A related issue has generated even more confusion: whether police can compel a suspect to enter a passcode because they claim that the testimony it implies is a “foregone conclusion.” The foregone conclusion “exception” stems from a single U.S. Supreme Court case, United States v. Fisher, involving specific tax records—a far cry from a world where we carry our entire life history around on a phone. Nevertheless, prosecutors routinely argue it applies any time the government can show suspects know the passcode to their phones. Even Supreme Court justices like Antonin Scalia and Clarence Thomas have viewed Fisher as a historical outlier, and it should not be the basis of such a dramatic erosion of Fifth Amendment rights.

Thankfully, the Utah Supreme Court held that the foregone conclusion doctrine had no application in a case involving verbal testimony, but it left open the possibility of a different rule in cases involving compelled entry of a passcode. Make no mistake, Valdez is a victory for Utahns’ right to refuse to participate in their own investigation and prosecution. But we will continue to fight to ensure this right is given its full measure across the country.
 
Last month, EFF supported a petition asking the U.S. Supreme Court to review People v. Sneed, an Illinois Supreme Court opinion that reached a contrary conclusion.
I burst out loud laughing reading this and had to make up an excuse to a bunch of guys 20+ years my age that have no idea what Sneed is.

Thank you.
 
i'm not sure how i feel about this article. on one hand, i appreciate that there's an organization that's actively documenting and engaging with the legal and practical aspects of our digital lives, but on the other hand, that organization is the eff, who have shown themselves to be easily manipulated.

i'd like to support and trust them in the way that i once did, but i just can't anymore.

regardless, the issue of the fifth amendment as it applies to digital devices is only going to get more interesting, especially when those devices become integrated into our bodies.

think about all of the things that are "secured" with a password, a numeric code, or biometrics. now consider how all of those things, by virtue of being "secured" digitally, are also accessible by their manufacturers and service providers. if it's "connected", it's essentially no longer "owned" at all, and if it's no longer owned, then there's no more forth amendment "right of the people to be secure in their persons, houses, papers, and effects, against unreasonable searches and seizures".
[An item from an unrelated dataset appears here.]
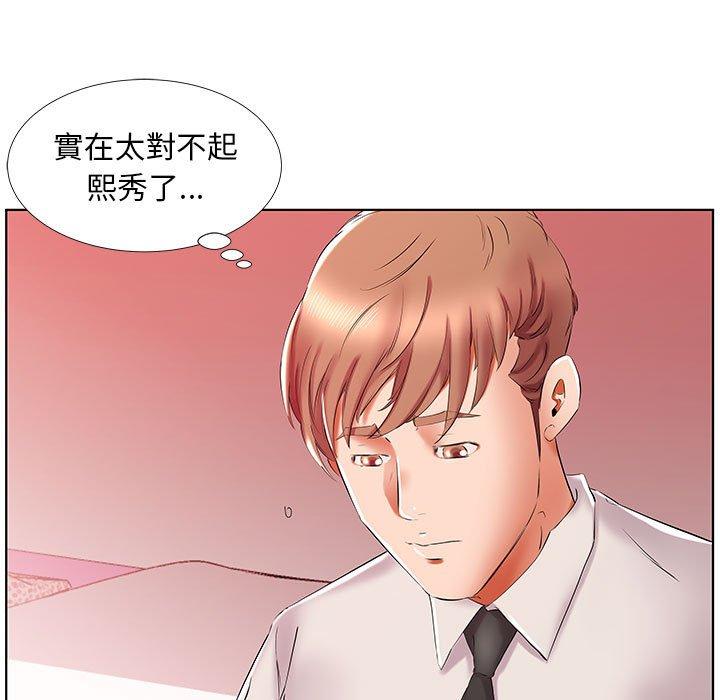 躲債夫妻檔 第 29 話 第81页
if the forth amendment no longer applies, or worse, if it can simply be circumvented by private businesses acting at the behest of law enforcement, then there's also no more fifth amendment rights to not "be compelled in any criminal case to be a witness against [oneself]", or to not "be deprived of life, liberty, or property, without due process of law".

the words will no longer be worth the paper upon which they were written.
 
How is the police ordering you to unlock your phone so they can see all your text messages about drugs any different from them ordering you to unlock the shed you built in the woods on the back of your property so they can see all the dismembered hookers you put there? Get a warrant, pig
 
How is the police ordering you to unlock your phone so they can see all your text messages about drugs any different from them ordering you to unlock the shed you built in the woods on the back of your property so they can see all the dismembered hookers you put there? Get a warrant, pig
In my case, good luck finding anything. I don't text. Rarely even use the thing, normally turned off.